Kolmogorov-Smirnov Test Are two sample distributions significantly different? or Does a sample distribution arise from a specific distribution? ks.test(A,B)

Statistical Problems Outliers Unequal variances Correlated errors

Outliers and Influential Observations Extreme responses are called outliers and extreme inputs are called leverage points. An observation that has great influence on the estimates is usually an outlier and a leverage point. Use the residual plot to detect them—discussed in the modelling presentation. Fix by verifying the correctness of the observation. If it happens to be correct, it may reflect a factor not present in any of the other observations.
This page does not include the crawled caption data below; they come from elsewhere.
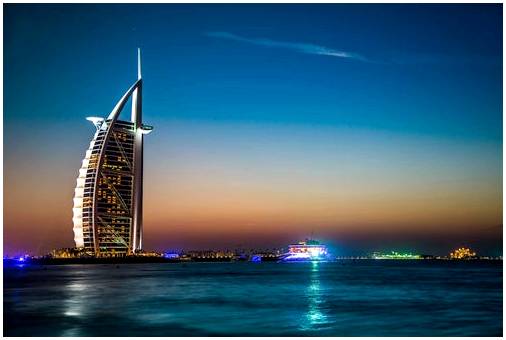 Burj Al Arab в Дубае, единственный 7-звездочный отель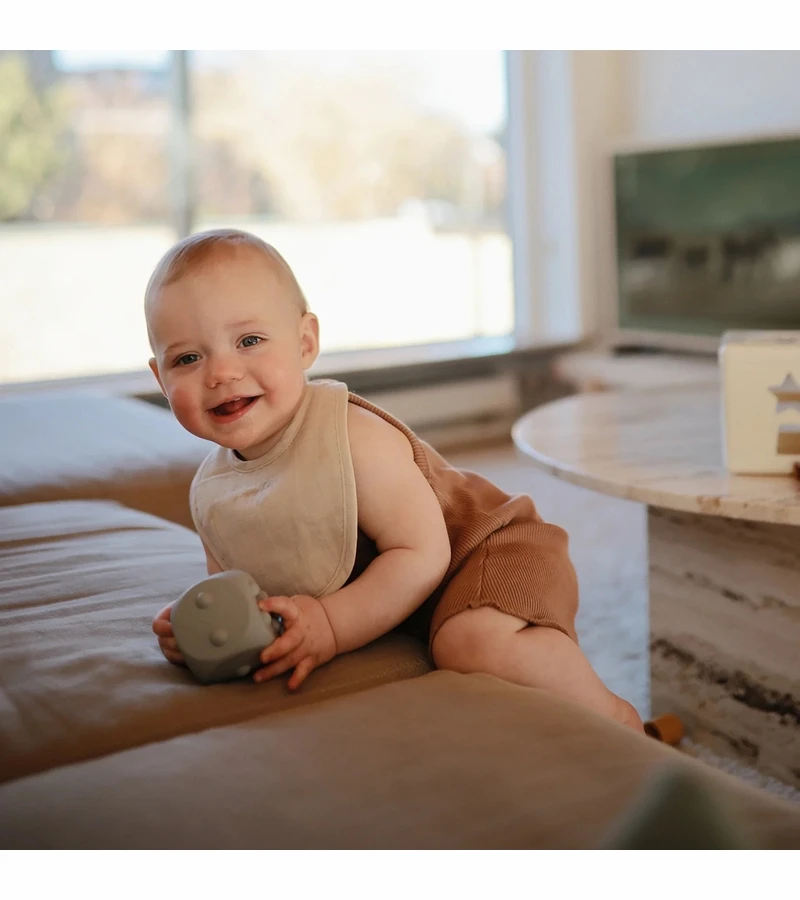 Mushie Muslin Bib, 2 Pack - Tan / Fog 4 Mushie Muslin Bib, 2 Pack - Tan / Fog - Image 2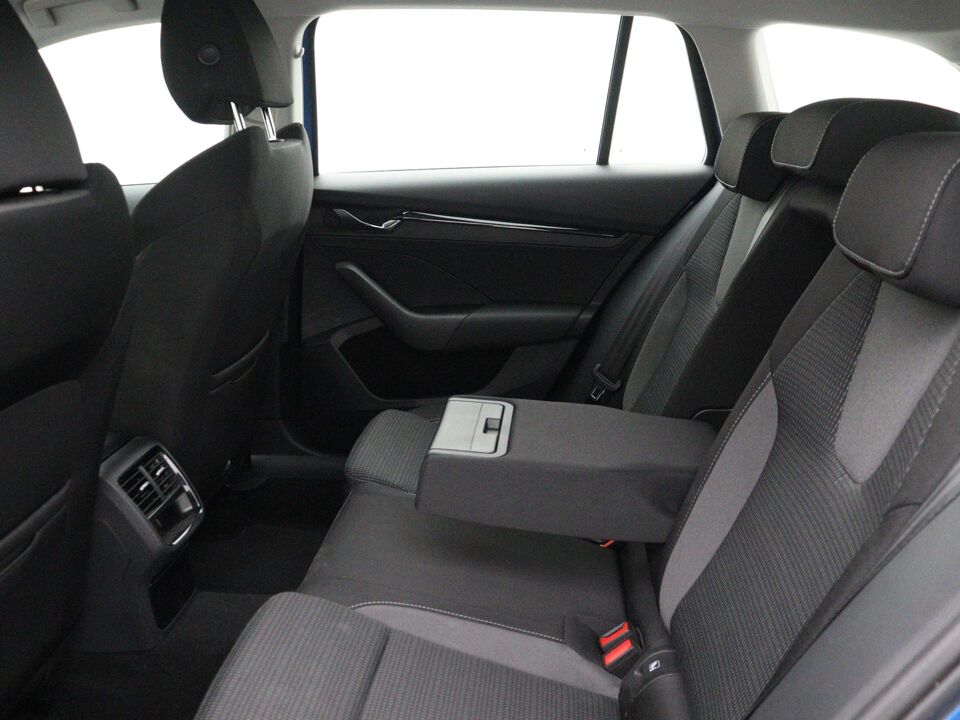 Škoda Octavia Combi 1.5 e-TSI Business Edition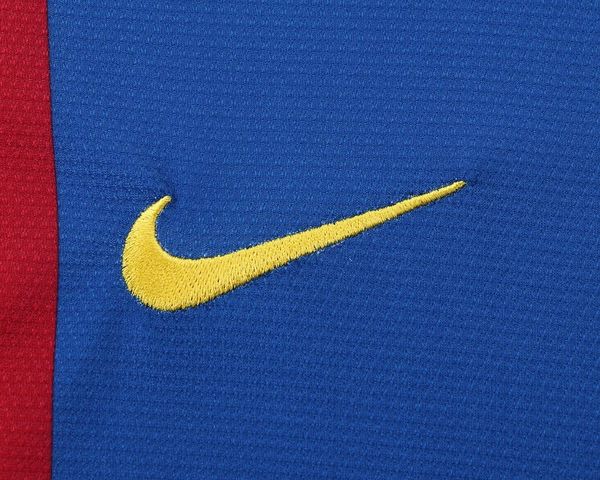 Retro Kid Size FC Barcelona 2006-2007 home - Image 8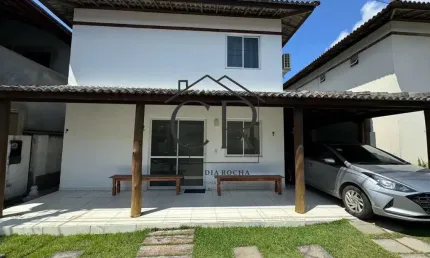 Belíssima casa em condomínio clube com portaria 24h!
Unequal variances Mentioned earlier. Use non-parametric statistics (usually not effective for regression) robust methods rescaling live with it

Correlated errors The measurements in the data were not independent—usually because selection of the sample units was not strictly random. Frequent problem with time series data but can also reflect spatial correlation or simply sloppy data collection. An autoregressive model. Try special models Avoid with a careful experimental design.